---------- SUPPLIED INFORMATION ----------

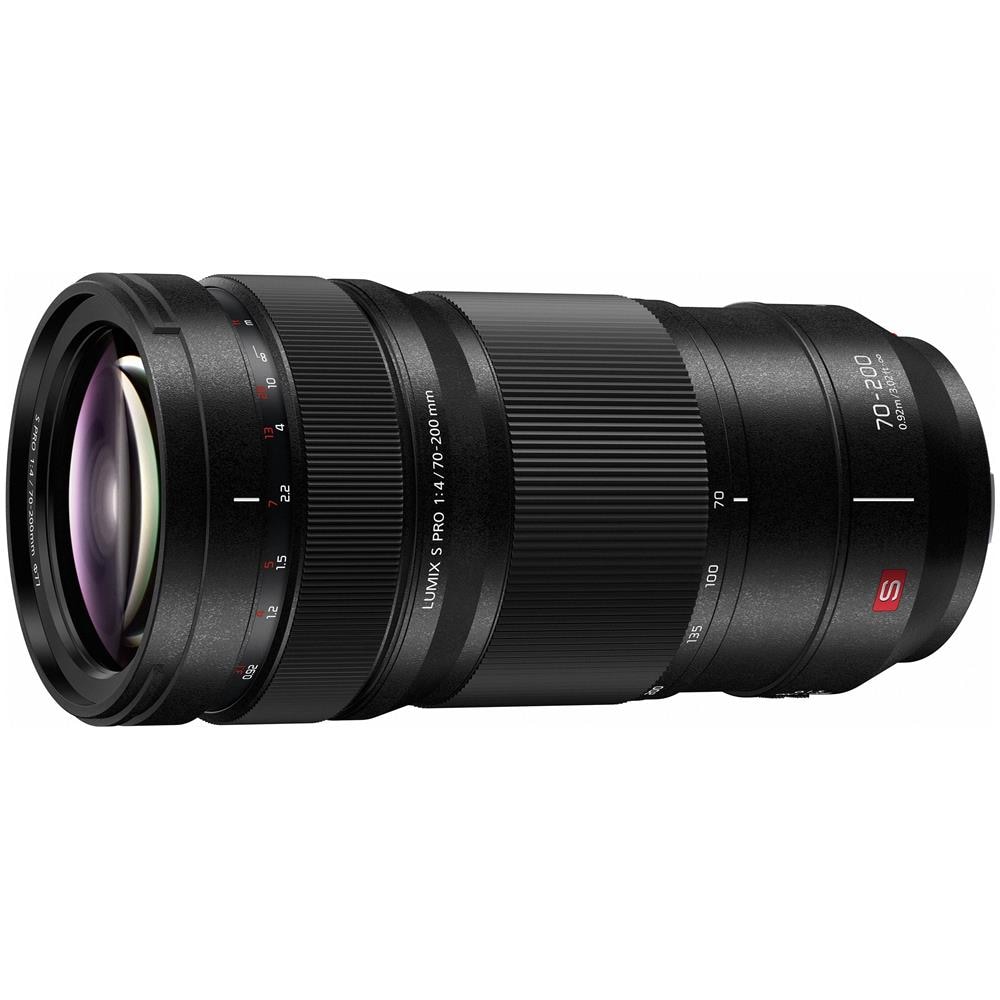 Obiettivo Mirrorless Panasonic Lumix S Pro 70-200mm F / 4 Ois - Foto 1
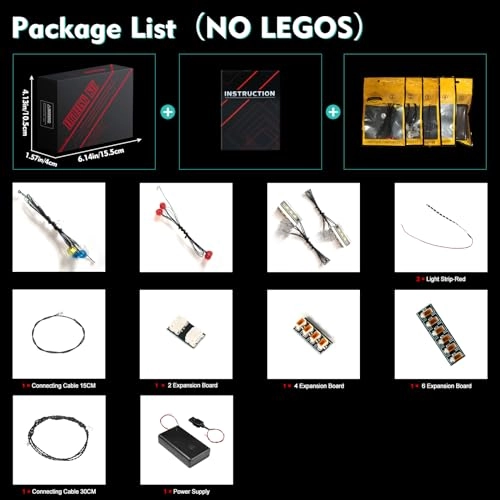 LED Light Kit - The Orient Express Train Lego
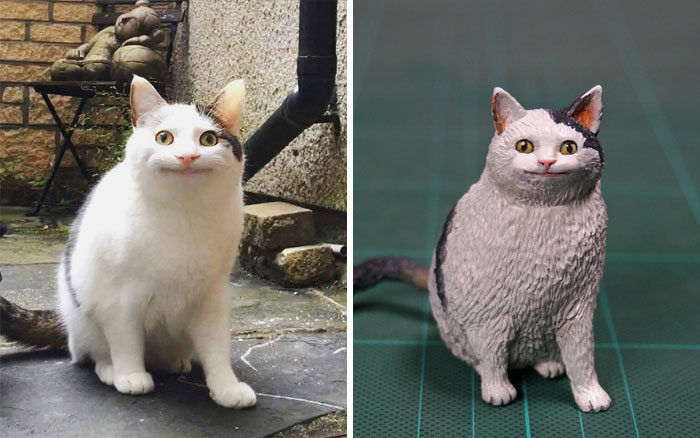 Japanese Artist Turns Hilarious Animal Moments Into Sculptures, And The Result Makes Them Even Funnier (30 Pics) Japanese Artist Turns Hilarious Animal Moments Into Sculptures, And The Result Makes Them Even Funnier (30 Pics)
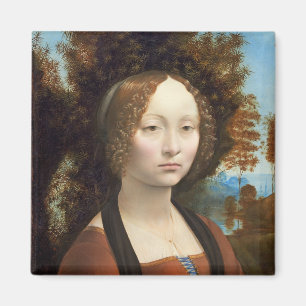 Imán Ginevra de' Benci, C. 1474 - 78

----------

WHAT IS NEEDED: Would you restate word for word each line from the one that holds "(30 Pics) Japanese" to the end of the material, both ends included, without the pictures?

SOLUTION TO THIS EXERCISE:
 Japanese Artist Turns Hilarious Animal Moments Into Sculptures, And The Result Makes Them Even Funnier (30 Pics) Japanese Artist Turns Hilarious Animal Moments Into Sculptures, And The Result Makes Them Even Funnier (30 Pics)
 Imán Ginevra de' Benci, C. 1474 - 78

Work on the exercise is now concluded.